Restate the data word for word. Leave the pictures out.

§ Exercise data
-=-=-=-=-
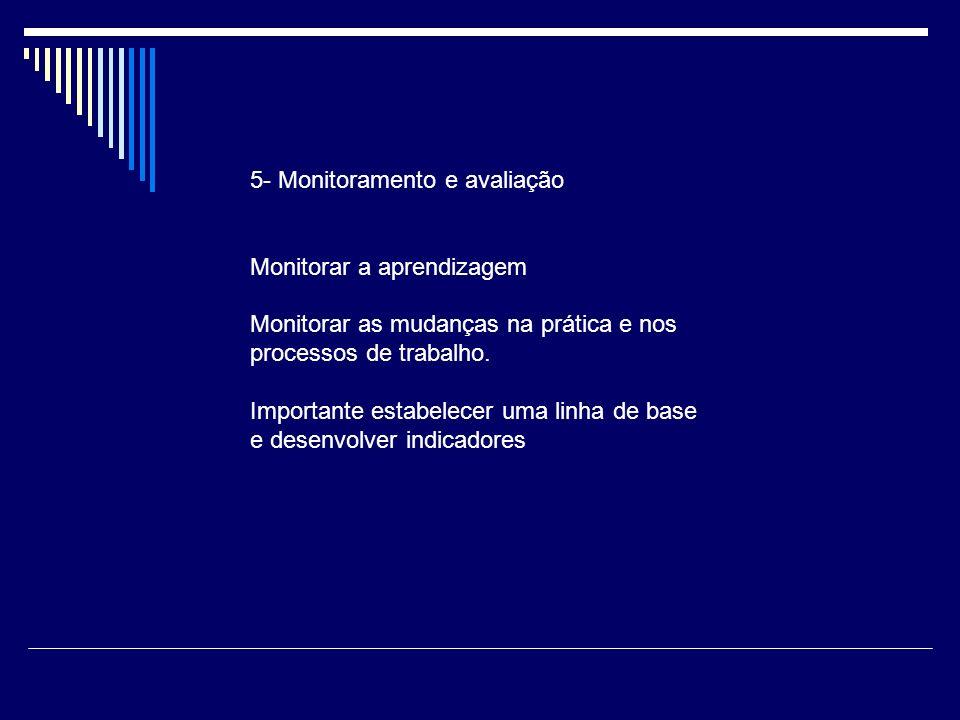 5- Monitoramento e avaliação Monitorar a aprendizagem Monitorar as mudanças na prática e nos processos de trabalho. Importante estabelecer uma linha d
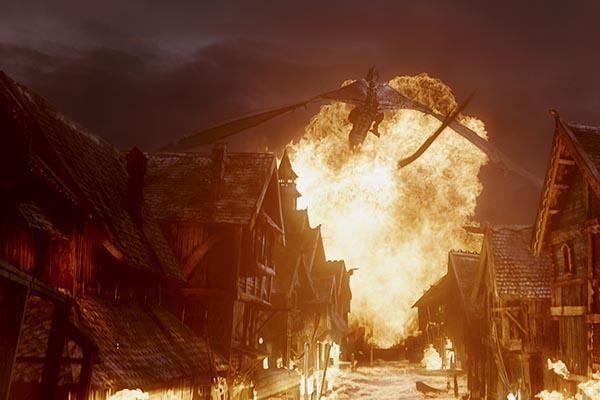 Der Hobbit Die Schlacht Der Fünf Heere Online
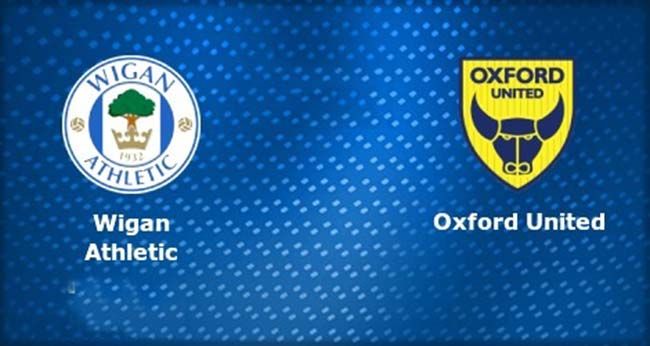 tip-keo-bong-da-ngay-18-04-2018-wigan-athletic-vs-oxford-united-1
-=-=-=-=-
§ Result of the exercise
 5- Monitoramento e avaliação Monitorar a aprendizagem Monitorar as mudanças na prática e nos processos de trabalho. Importante estabelecer uma linha d
 Der Hobbit Die Schlacht Der Fünf Heere Online
 tip-keo-bong-da-ngay-18-04-2018-wigan-athletic-vs-oxford-united-1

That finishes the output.